As John notes, “Keeping the filibuster would ensure Democrats could not enact a variety of laws, from the Assault Weapons Ban to the Green New Deal and Medicare for All, if they take control of Washington in 2020.”
Of course, politicians lie. It would only require 51 votes (or 50 votes and the vice president) to change the rules of the Senate, and eliminate the filibuster; if Democrats get to, say, 48 votes and these three are the last obstacle, the amount of political pressure upon them will be enormous. But Sinema, Tester, and Manchin all represent red or reddish states and campaign each year on being different from other liberal Democrats. Folding on the filibuster and enabling a lot of hard-left ideas that wouldn’t be popular in Arizona, Montana, or West Virginia would probably spell the end of their senatorial careers.
ADDENDUM: Today, Kevin Williamson’s column is titled, “Elizabeth Warren thinks voters are stupid. There isn’t any obvious reason to doubt that she’s right.” Kevin is writing about her alleged plan to pay for all of her ideas, which would require raising federal tax revenue by around 80 percent.
[Warren] checks to see if there are any fellow “Okies” in the crowd. She describes herself as a “teacher,” the job she yearned for as a young girl when she lined up her “dollies” for instruction (“I had a reputation for being tough but fair,” she quips.)
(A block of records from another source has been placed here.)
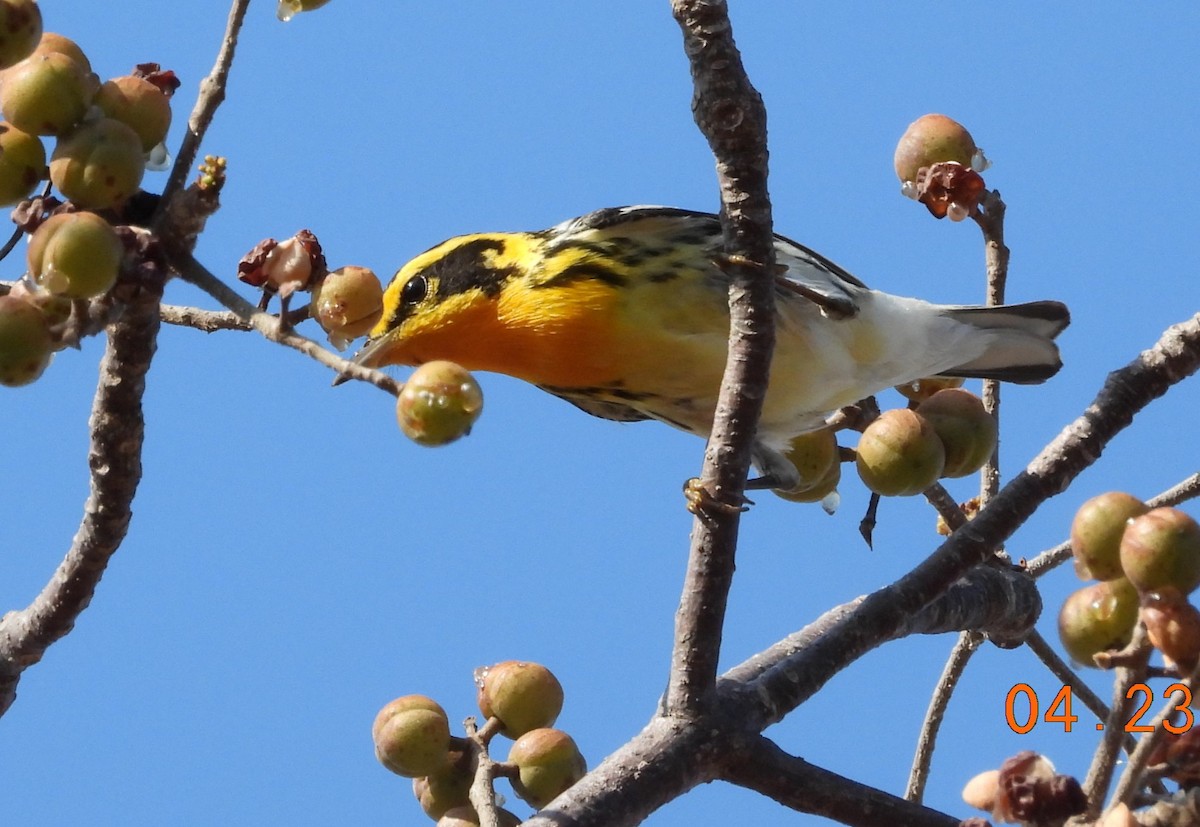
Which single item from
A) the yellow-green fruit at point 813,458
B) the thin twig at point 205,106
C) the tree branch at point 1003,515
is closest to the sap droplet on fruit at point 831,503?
the yellow-green fruit at point 813,458

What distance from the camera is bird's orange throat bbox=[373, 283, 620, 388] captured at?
4.63m

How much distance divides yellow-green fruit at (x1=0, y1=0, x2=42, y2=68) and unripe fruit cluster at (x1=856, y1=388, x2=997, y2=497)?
2140 millimetres

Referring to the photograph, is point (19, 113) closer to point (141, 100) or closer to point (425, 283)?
point (141, 100)

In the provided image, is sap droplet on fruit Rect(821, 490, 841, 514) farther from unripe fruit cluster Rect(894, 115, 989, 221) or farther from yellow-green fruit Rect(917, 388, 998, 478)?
unripe fruit cluster Rect(894, 115, 989, 221)

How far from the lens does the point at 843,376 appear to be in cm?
507

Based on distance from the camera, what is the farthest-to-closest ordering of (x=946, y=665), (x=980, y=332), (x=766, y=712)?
1. (x=980, y=332)
2. (x=946, y=665)
3. (x=766, y=712)

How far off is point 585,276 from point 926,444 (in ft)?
4.83

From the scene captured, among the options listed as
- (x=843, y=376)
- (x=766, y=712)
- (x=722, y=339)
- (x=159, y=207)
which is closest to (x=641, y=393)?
(x=722, y=339)

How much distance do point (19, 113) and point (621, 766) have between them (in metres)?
1.66

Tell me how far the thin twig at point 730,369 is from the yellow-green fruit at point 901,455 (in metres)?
0.71

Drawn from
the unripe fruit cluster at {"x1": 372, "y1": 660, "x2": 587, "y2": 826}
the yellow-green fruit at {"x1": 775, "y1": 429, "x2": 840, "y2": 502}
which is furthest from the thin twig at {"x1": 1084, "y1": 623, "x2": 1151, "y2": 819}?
Answer: the yellow-green fruit at {"x1": 775, "y1": 429, "x2": 840, "y2": 502}

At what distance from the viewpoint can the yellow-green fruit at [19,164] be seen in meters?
2.54

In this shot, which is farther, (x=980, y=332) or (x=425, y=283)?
(x=980, y=332)

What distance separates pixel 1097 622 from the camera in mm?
2062
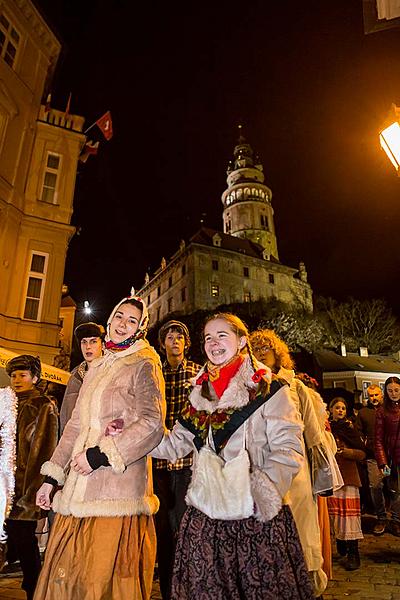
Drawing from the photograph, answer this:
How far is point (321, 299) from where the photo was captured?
6756 centimetres

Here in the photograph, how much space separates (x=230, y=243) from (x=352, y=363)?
93.4 ft

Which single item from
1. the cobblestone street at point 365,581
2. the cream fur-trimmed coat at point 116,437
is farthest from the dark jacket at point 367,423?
the cream fur-trimmed coat at point 116,437

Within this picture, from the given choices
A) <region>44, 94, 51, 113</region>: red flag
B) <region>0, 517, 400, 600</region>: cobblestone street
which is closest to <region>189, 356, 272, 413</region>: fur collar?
<region>0, 517, 400, 600</region>: cobblestone street

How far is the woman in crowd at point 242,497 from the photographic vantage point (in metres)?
2.36

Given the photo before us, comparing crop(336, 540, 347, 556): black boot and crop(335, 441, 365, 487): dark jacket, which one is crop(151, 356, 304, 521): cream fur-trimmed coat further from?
crop(336, 540, 347, 556): black boot

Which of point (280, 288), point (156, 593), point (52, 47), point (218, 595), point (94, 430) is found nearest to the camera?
point (218, 595)

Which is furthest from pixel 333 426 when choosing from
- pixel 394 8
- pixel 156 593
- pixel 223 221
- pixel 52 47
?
pixel 223 221

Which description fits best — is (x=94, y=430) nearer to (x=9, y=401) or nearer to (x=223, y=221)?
(x=9, y=401)

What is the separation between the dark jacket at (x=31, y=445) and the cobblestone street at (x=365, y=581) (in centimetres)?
108

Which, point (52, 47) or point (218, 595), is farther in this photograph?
point (52, 47)

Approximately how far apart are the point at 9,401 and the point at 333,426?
4694 mm

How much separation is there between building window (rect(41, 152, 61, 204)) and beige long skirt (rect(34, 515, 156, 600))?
1438cm

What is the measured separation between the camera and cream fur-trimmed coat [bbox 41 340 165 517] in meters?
2.73

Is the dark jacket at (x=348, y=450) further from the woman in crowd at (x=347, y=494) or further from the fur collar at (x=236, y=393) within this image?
the fur collar at (x=236, y=393)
She doesn’t poll her audience for people from Massachusetts, where she is the senior senator and where she has lived for over 20 years. Nor does she refer to herself as a “professor,” instead saying that after a brief public school teaching stint she “traded littles ones for big ones and taught in law school for most of my life.” At times on the trail, she wears a Berkshire Community College cap — from the small school in western Massachusetts where she gave the commencement address in 2015.
What, does she think people will just forget she’s been teaching at Harvard for two decades and that she was paid $429,981 over two years to teach two classes?